07/05/2008 - 14h56
Impacto direto da alta do diesel na inflação será pequeno; indireto pode pesar

SÃO PAULO - O impacto direto da alta de 15% do diesel nos índices de inflação será pequeno, de acordo com o coordenador do IPC (Índice de Preços ao Consumidor) da Fipe (Fundação Instituto de Pesquisa Econômica Aplicada), Márcio Nakane.

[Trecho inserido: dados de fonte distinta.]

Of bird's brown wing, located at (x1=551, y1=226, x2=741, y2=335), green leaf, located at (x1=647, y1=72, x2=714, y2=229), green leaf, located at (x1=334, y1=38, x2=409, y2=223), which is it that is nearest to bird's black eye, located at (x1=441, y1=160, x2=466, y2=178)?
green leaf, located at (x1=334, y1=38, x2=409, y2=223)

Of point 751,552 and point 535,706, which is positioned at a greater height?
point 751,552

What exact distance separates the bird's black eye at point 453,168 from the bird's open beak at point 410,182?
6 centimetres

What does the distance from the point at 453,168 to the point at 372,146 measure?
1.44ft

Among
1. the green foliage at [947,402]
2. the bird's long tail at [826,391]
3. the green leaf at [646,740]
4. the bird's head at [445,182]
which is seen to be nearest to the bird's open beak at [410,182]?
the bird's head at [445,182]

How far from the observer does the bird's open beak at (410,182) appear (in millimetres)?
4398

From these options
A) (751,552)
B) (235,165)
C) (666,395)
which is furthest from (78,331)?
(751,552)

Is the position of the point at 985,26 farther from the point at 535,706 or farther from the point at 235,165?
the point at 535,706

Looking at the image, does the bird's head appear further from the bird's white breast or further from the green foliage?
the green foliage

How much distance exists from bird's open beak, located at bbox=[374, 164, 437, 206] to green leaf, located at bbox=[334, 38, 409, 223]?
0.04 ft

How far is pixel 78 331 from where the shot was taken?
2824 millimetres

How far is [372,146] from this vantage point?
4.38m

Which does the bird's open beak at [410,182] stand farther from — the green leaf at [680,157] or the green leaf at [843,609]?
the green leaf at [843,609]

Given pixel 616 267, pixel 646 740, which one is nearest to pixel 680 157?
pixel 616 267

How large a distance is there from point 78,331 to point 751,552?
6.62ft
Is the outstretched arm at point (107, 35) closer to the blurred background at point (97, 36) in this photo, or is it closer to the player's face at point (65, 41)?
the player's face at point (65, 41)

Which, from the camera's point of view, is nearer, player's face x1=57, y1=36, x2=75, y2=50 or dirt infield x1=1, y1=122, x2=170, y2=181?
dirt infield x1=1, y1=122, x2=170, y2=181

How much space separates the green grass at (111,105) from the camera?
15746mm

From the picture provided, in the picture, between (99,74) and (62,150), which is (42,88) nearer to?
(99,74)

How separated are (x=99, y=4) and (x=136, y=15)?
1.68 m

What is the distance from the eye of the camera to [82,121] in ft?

Por outro lado, o impacto indireto do reajuste poderá pesar no bolso dos consumidores, em caso de aumento das tarifas de transporte coletivo e dos custos do frete de produtos (o que afetaria os mais diversos setores).
Variações em abril
Segundo Nakane, no quarto mês do ano, os preços dos combustíveis variaram pouco - 0,05% para cima, no caso da gasolina, 0,05% para baixo, no do álcool, e 0,18% para cima, no diesel -, o que não deve mudar muito nos próximos meses.
Para se ter uma idéia da pequena participação do diesel no IPC, o coordenador do índice aponta que o peso do álcool é cerca de 100 vezes maior do que o do diesel.
Reajustes autorizados
Na última quarta-feira (30), o governo federal anunciou um reajuste de 10% no preço da gasolina e de 15% no preço do óleo diesel nas refinarias. No entanto, também foi anunciada uma redução na Cide (Contribuição de Intervenção no Domínio Econômico) para os combustíveis, a fim de impedir ou minimizar o aumento dos preços aos consumidores.
Anteriormente, o litro da gasolina fornecida pela Petrobras chegava às refinarias a R$ 1, acrescido de R$ 0,28 da Cide. Com o reajuste, a gasolina passou a ser entregue a R$ 1,10. Por outro lado, com a queda da Cide de R$ 0,28 para R$ 0,18, o litro do combustível permanecerá em R$ 1,28 nas refinarias.
No caso do diesel, estima-se que a alta nas bombas fique em torno de 8%. Porém, como a frota de carros a diesel é pequena, mesmo que o produto vendido ao consumidor tenha aumento, o impacto na inflação será reduzido.
Senador também acredita em impacto pequeno
Na opinião do senador Valdir Raupp (PMDB-RO), o aumento de preços anunciado pela Petrobras para as refinarias não chegará às bombas de gasolina e a elevação prevista para o diesel será pequena, com pouco impacto no preço de fretes e passagens.
"A redução da Cide vai evitar que os distribuidores repassem o aumento da gasolina aos consumidores. Para o diesel, a situação ainda não está definida, mas não haverá um grande impacto", observou.